16 Renewing Our Ambition PDF 276 KB
Report of NHS Hampshire and Isle of Wight
summarising the NHS plan for the future across Hampshire and the
Isle of Wight.
Additional documents:
Minutes:
The Panel considered the report of NHS Hampshire and Isle of Wight (HIOW) which summarised the NHS plan for the future across Hampshire and the Isle of Wight.
James House, Managing Director, Southampton Place, NHS Hampshire & Isle of Wight; and Joe Hannigan, former Mental Health Professional and member of the Trade Union Council and the Care and Health Integration Panel; were in attendance and, with the consent of the Chair, addressed the meeting.
The Panel noted that NHS HIOW had recently published Our Renewed Ambition which was a statutory document that the organisation was required to produce. The document consolidated several strategies into one comprehensive plan which set out how NHS partners intended to exercise their functions in the next five years. The plan had been shared with partners throughout its development and had been presented to the Health and Wellbeing Board for Southampton. The strategic commitments are:
· To make a shift towards more proactive and preventative care
· To deliver person-centred care led by the needs of the whole person and underpinned by a community-centred approach to wellbeing
· To develop and maximise pathways of care based on clinical outcomes, evidence and data
· To maximise the use of resources in the system building on models of collaboration, partnership and integration.
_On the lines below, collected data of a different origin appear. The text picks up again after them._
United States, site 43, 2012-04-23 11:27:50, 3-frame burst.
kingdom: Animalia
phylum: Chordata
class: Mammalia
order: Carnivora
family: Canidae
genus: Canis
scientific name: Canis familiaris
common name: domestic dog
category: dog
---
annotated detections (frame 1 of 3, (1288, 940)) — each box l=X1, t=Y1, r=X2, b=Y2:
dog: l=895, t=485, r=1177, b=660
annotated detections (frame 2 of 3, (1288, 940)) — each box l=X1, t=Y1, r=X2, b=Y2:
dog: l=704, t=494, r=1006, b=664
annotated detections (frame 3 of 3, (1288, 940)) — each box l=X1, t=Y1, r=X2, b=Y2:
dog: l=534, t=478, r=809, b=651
· To be a learning system using improvement methods, research and innovation to continuously improve.
In discussion the Panel noted the following:
· In the past funds had been directed towards addressing problems rather than solutions. To reduce demand for acute services the emphasis in the plan was on delivering proactive and preventative care, which was recognised as more cost effective and efficient.
· A modelling tool had been developed to pull together data from the various healthcare services, which used algorithms to identify the patients likely to need acute care within six months and the interventions that could be provided now to prevent those patients needing acute care. This has helped to find and utilise quick wins to free up resources from the acute sector to be invested in more preventative care.
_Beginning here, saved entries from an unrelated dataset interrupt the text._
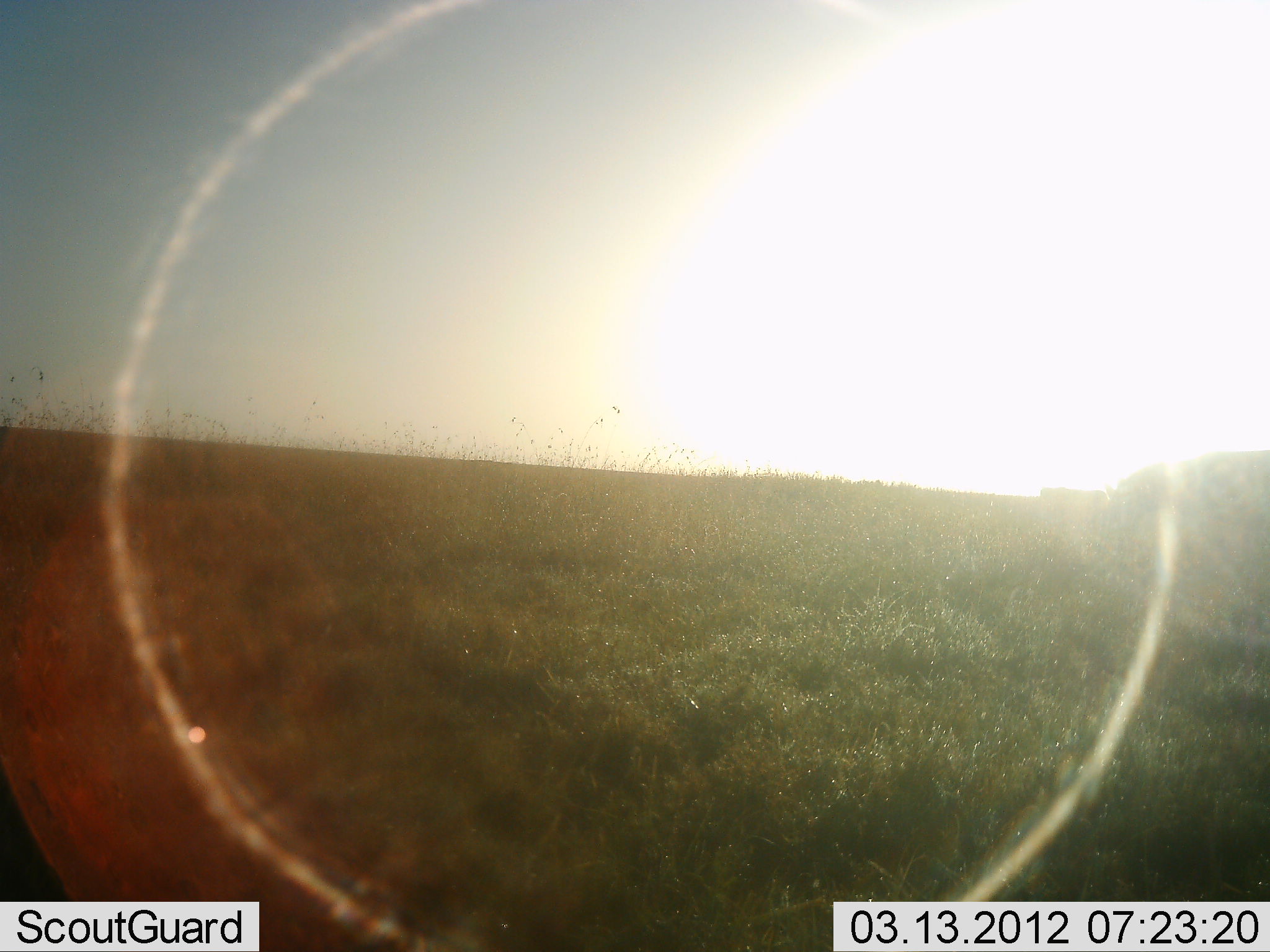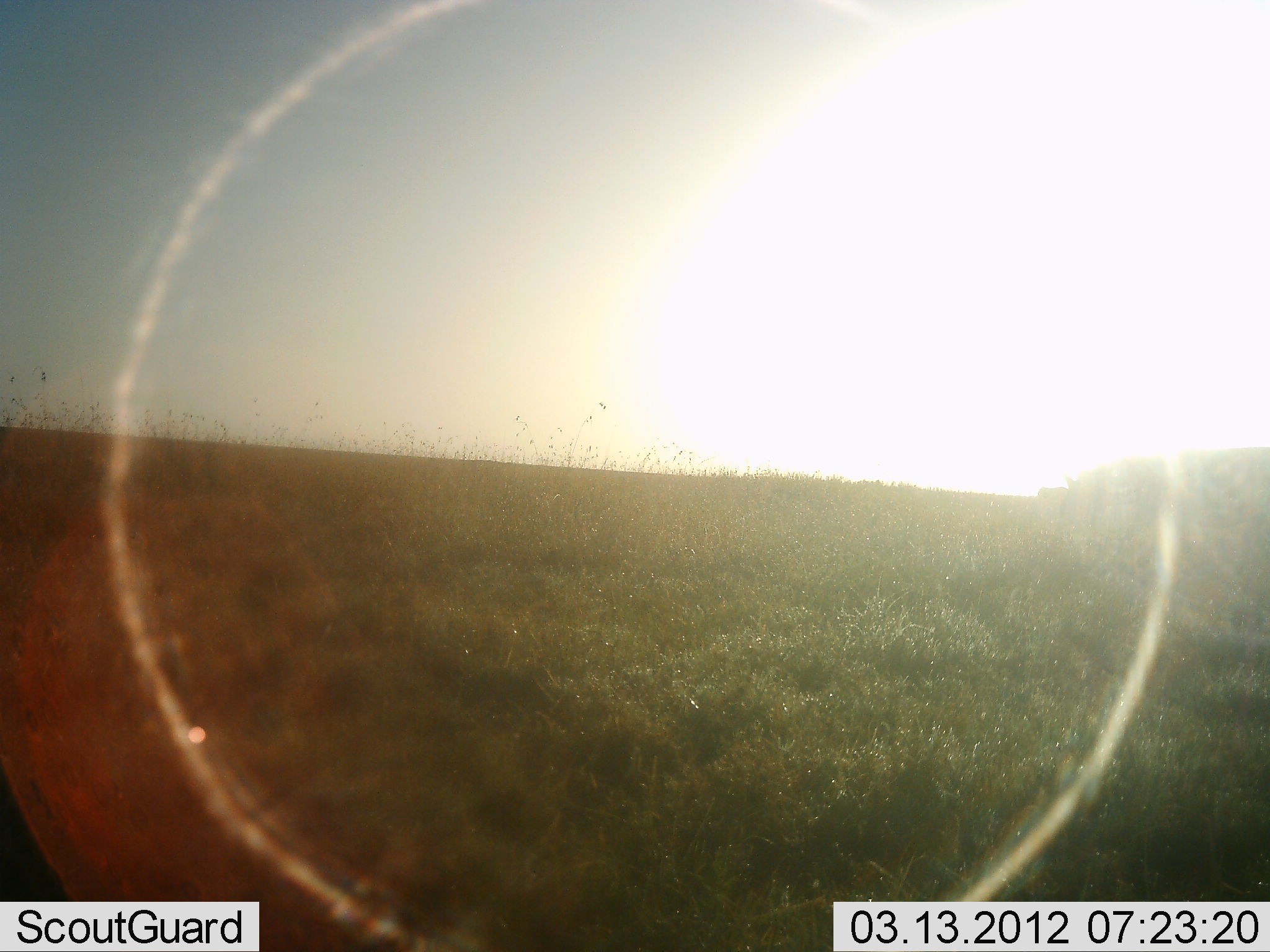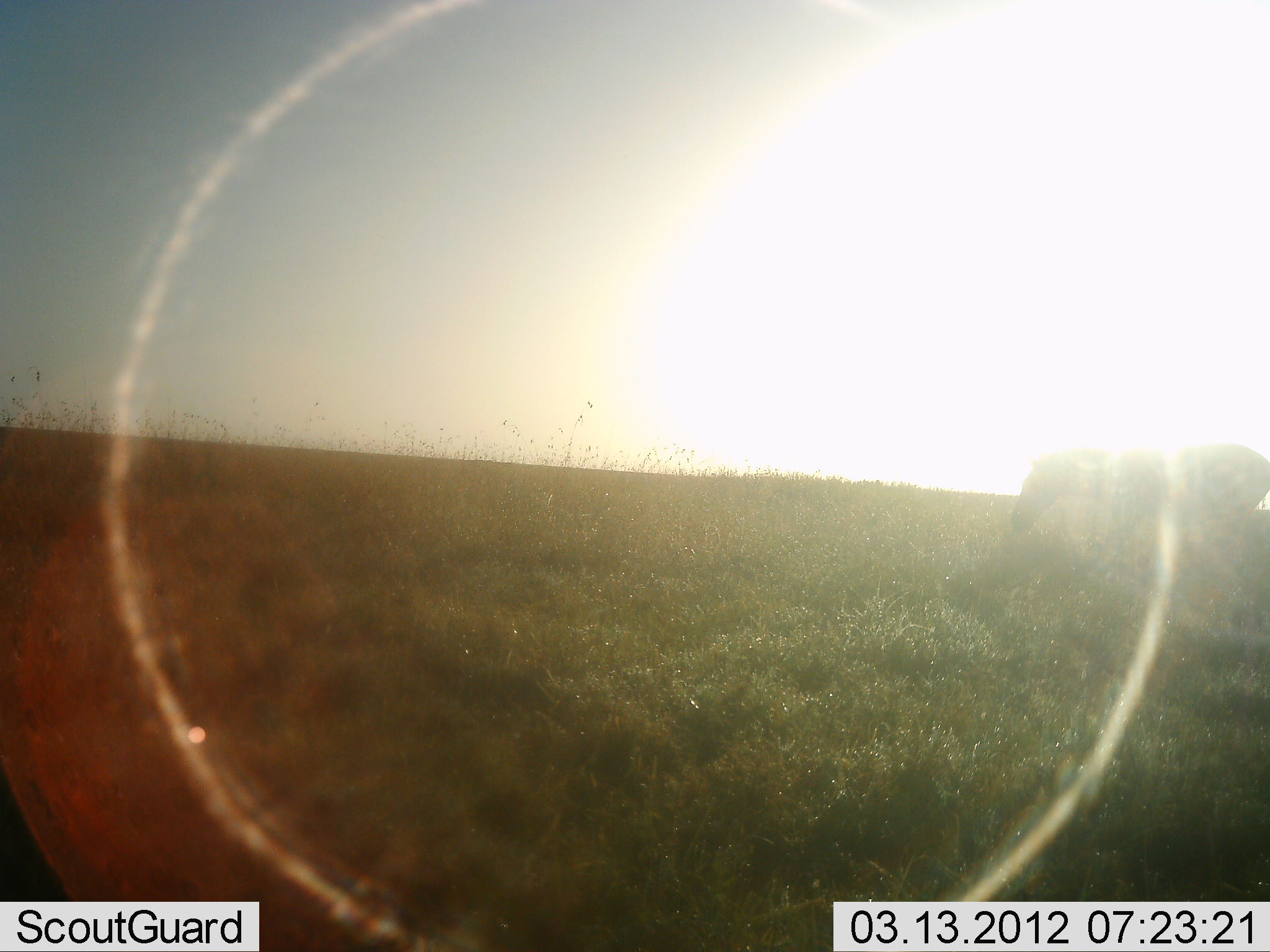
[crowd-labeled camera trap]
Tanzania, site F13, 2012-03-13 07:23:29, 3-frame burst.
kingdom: Animalia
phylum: Chordata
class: Mammalia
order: Perissodactyla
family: Equidae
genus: Equus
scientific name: Equus quagga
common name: plains zebra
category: zebra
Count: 1.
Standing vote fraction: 7%.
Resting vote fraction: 0%.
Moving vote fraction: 100%.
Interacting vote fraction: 0%.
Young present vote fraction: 0%.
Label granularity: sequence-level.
· The move toward Integrated Neighbourhood Teams – Locality based health and care practitioners, including doctors, nurses, social workers, working in a co-ordinated way to support the needs of the community.
· It was highlighted that good partnership working already existed in the city.
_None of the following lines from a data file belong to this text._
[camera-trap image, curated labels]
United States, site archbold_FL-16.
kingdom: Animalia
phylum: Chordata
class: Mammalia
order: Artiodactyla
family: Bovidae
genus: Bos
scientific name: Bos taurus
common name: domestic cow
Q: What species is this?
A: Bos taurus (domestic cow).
· The approach to hospital discharge had been revised after the Covid-19 pandemic. The revised approach supported staff in making discharge decisions and optimizing care pathways.
· The financial challenges faced by both the NHS and the Council were acknowledged. These challenges underpinned the need to deliver the objectives outlined in the Hampshire and Isle of Wight NHS strategy.
· The strategy was NHS focussed but had been formed with input from partners who were encouraged to use the plan to hold the NHS to account.
RESOLVED that, reflecting the increased focus on neighbourhood working outlined in the strategy, a discussion on Integrated Neighbourhood Teams would be scheduled for a future meeting of the HOSP.